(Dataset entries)
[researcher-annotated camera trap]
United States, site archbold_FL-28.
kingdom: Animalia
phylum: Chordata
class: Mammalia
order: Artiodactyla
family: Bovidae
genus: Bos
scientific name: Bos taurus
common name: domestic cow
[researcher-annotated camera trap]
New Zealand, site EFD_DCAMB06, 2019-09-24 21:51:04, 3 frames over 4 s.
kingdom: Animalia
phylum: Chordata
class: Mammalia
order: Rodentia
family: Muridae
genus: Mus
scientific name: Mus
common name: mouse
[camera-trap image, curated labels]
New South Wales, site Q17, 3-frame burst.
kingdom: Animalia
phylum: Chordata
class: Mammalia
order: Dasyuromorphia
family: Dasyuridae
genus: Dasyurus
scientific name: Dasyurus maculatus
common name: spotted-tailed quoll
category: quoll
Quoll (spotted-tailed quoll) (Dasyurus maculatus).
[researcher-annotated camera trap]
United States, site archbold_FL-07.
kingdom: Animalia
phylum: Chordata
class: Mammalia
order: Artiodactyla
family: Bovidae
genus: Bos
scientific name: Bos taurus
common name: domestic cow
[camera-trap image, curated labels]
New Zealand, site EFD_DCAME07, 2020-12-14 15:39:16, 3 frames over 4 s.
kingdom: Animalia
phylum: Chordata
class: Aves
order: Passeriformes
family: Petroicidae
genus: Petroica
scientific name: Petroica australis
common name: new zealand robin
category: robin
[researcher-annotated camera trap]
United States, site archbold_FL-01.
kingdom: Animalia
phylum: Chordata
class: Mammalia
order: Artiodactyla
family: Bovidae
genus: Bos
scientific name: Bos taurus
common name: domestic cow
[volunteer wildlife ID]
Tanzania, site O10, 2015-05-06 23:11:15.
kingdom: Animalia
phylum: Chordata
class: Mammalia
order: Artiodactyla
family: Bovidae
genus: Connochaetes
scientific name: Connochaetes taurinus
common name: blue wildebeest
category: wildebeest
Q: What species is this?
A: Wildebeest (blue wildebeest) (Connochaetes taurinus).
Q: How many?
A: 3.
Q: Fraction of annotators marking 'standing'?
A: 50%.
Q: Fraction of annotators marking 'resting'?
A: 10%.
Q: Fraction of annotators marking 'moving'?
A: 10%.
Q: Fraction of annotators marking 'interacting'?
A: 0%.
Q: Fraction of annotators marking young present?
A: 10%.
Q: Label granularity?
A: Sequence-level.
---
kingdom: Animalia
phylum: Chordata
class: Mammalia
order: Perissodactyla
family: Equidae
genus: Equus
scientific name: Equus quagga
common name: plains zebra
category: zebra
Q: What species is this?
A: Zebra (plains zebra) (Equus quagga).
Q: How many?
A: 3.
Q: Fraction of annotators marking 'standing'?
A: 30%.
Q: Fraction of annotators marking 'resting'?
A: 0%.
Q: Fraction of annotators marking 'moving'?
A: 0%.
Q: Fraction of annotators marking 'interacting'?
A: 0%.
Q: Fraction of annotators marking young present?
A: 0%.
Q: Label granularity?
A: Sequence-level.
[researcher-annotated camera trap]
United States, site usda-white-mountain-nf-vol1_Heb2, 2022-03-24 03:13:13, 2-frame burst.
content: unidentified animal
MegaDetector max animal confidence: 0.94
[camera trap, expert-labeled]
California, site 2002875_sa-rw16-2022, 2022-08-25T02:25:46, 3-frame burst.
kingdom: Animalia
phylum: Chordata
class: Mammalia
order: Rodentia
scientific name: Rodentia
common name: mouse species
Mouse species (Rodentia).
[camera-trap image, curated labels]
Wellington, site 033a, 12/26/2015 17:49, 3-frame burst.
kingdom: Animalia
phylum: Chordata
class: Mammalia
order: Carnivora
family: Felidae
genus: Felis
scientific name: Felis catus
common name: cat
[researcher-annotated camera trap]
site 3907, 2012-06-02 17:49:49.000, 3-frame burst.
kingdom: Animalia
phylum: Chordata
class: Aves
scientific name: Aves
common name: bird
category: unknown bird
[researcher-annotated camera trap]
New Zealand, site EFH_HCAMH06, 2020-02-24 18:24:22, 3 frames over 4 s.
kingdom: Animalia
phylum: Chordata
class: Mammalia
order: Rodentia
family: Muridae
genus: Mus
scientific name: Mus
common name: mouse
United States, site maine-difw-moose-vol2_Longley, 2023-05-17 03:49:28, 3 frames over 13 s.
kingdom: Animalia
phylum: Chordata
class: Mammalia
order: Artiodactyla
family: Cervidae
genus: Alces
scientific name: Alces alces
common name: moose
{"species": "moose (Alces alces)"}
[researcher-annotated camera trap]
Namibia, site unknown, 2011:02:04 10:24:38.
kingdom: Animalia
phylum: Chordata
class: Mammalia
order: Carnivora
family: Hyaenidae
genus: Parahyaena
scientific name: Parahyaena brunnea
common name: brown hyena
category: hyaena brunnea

EXERCISE GOAL:
What are the lines above, starting at the one with "order: Dasyuromorphia" and ending at the one with "New Zealand, site EFD_DCAME07, 2020-12-14"? Give them again exactly, and only them.

RESPONSE BELOW:
order: Dasyuromorphia
family: Dasyuridae
genus: Dasyurus
scientific name: Dasyurus maculatus
common name: spotted-tailed quoll
category: quoll
Quoll (spotted-tailed quoll) (Dasyurus maculatus).
[researcher-annotated camera trap]
United States, site archbold_FL-07.
kingdom: Animalia
phylum: Chordata
class: Mammalia
order: Artiodactyla
family: Bovidae
genus: Bos
scientific name: Bos taurus
common name: domestic cow
[camera-trap image, curated labels]
New Zealand, site EFD_DCAME07, 2020-12-14 15:39:16, 3 frames over 4 s.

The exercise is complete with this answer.